À 24 ans et après un cursus complet à Virginia Tech aux États-Unis, le joueur français de football américain Wilfried Pene se présentera le 24 avril prochain à la Draft de la NFL. Un projet ambitieux, tant la ligue américaine de football apparait comme un rêve pour les joueurs du monde entier. Dans un entretien exclusif pour le Quotidien du Sport, Wilfried se livre sur cette folle expérience aux États-Unis, sa préparation pour la Draft, et sur le développement du football américain en France.

Le 8 janvier dernier, vous avez annoncé vous présenter à la Draft de la NFL, qui se tiendra du 24 au 26 avril prochain.
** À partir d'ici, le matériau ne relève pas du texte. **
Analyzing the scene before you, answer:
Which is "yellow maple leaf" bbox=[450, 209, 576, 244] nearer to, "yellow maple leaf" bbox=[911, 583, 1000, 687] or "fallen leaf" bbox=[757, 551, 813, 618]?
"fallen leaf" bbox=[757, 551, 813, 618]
Qu’est-ce que représente pour vous la NFL ?

La NFL, c’est un peu un rêve intouchable. Il n’y a jamais vraiment eu de joueurs français qui ont réussi à jouer en saison régulière ou même à être drafté. Ça représente donc un rêve ultime d’être l’un des premiers à pouvoir être drafté et peut-être même jouer. C’est pour ça que je dis que c’est un rêve intouchable.
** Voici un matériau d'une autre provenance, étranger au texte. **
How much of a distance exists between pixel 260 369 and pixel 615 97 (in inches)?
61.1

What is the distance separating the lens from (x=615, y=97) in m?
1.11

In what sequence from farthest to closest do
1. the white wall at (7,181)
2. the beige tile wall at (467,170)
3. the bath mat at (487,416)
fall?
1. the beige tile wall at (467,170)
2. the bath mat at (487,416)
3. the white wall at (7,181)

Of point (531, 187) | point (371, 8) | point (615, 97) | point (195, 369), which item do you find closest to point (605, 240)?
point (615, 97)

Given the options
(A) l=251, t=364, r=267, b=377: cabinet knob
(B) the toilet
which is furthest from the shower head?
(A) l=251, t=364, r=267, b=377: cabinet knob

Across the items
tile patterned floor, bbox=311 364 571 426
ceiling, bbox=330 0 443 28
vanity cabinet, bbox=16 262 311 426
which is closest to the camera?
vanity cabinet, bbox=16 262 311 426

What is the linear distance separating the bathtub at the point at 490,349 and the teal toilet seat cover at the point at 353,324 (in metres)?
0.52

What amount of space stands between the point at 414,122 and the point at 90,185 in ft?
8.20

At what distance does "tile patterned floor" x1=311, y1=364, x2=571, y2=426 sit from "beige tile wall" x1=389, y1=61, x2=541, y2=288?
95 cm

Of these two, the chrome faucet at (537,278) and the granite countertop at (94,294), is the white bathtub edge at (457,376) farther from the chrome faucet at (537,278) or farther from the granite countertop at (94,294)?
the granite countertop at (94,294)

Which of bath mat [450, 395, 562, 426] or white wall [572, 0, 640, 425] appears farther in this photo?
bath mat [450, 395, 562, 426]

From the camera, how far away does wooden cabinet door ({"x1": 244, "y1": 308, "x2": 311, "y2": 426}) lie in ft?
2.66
« On m’a dit que je n’y arriverais pas, ça m’a donné cette rage »

Vous parlez de « rêve intouchable ». Pourquoi est-ce « intouchable » ?
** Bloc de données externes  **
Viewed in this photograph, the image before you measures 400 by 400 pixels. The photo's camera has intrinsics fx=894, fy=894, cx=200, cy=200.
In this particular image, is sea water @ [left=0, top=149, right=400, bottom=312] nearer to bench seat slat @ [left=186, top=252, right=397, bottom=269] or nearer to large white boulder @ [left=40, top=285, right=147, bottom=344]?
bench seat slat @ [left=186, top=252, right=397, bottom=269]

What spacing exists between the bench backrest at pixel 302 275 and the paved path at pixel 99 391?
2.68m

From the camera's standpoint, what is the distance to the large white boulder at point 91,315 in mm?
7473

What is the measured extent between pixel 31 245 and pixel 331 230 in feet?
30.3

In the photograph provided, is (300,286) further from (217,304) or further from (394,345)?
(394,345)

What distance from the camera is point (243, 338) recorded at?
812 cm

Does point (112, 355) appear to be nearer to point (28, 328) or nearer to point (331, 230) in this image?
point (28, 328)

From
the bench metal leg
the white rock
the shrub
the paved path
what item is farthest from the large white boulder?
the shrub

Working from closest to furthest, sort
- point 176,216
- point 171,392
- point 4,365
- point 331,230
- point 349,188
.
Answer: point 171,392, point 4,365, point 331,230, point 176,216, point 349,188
Beaucoup de gens m’ont dit que je n’y arriverais pas. Ça m’a donné cette « rage », cette envie de leur prouver qu’ils ont tort. Quand je dis « intouchable », je me lance un défi. Parce que je veux montrer que ce n’est pas si intouchable que ça. D’ailleurs, je ne suis pas le seul à l’avoir fait. Il y a Junior Aho qui joue chez les Falcons d’Atlanta. Il y a aussi eu Anthony Mahoungou. Quelques Français ont touché la NFL, mais avoir un véritable impact dans la ligue, ça n’a pas été encore fait. Ça commence à venir.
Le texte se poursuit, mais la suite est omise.